As the sun sinks lower and lower, his red beams die in a sea of great gray clouds. Slowly and quietly they creep up over the night-sky. Venus is shrouded. The western stars blink faintly, then fade in the mounting vapors. The vane points east of south. The constellations in the zenith struggle to be seen, but presently give over, and hide their shining.
By late lamp-light the sky is all gray and dark; the vane has turned two points nearer east. The clouds spit fine rain-drops, that you only feel with your face turned to the heavens. But soon they grow thicker and heavier; and as I sit, watching the blaze, and—dreaming—they patter thick and fast under the driving wind upon the window, like the swift tread of an army of Men!
I.
Pride of Manliness.
And has manhood no dreams? Does the soul wither at that Rubicon which lies between the Gallic country of youth and the Rome of manliness? Does not fancy still love to cheat the heart, and weave gorgeous tissues to hang upon that horizon which lies along the years that are to come? Is happiness so exhausted that no new forms of it lie in the mines of imagination, for busy hopes to drag up to day?
Where then would live the motives to an upward looking of the eye and of the soul; where the beckonings that bid us ever onward?
But these later dreams are not the dreams of fond boyhood, whose eye sees rarely below the surface of things; nor yet the delicious hopes of sparkling-blooded youth: they are dreams of sober trustfulness, of practical results, of hard-wrought world-success, and, maybe, of Love and of Joy.
Ambitious forays do not rest where they rested once: hitherto the balance of youth has given you, in all that you have dreamed of accomplishment, a strong vantage against age; hitherto in all your estimates you have been able to multiply them by that access of thought and of strength which manhood would bring to you. Now this is forever ended.
There is a great meaning in that word—manhood. It covers all human growth. It supposes no extensions or increase; it is integral, fixed, perfect,—the whole. There is no getting beyond manhood; it is much to live up to it; but once reached, you are all that a man was made to be in this world.
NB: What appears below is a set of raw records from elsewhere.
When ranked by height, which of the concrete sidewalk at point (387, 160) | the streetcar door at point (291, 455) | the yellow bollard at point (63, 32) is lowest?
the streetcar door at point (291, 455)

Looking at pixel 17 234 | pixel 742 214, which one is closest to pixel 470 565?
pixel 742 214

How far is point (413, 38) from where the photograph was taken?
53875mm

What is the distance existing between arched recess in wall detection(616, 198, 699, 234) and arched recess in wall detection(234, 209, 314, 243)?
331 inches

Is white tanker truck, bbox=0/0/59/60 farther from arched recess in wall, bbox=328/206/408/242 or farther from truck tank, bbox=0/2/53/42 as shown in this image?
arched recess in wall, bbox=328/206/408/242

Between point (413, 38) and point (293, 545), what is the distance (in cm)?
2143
It is a strong thought—that a man is perfected, so far as strength goes; that he will never be abler to do his work than under the very sun which is now shining on him. There is a seriousness that few call to mind in the reflection that whatever you do in this age of manhood is an unalterable type of your whole bigness. You may qualify particulars of your character by refinements, by special studies, and practice; but, once a man, and there is no more manliness to be lived for!
This thought kindles your soul to new and swifter dreams of ambition than belonged to youth. They were toys; these are weapons. They were fancies; these are motives. The soul begins to struggle with the dust, the sloth, the circumstance, that beleaguer humanity, and to stagger into the van of action.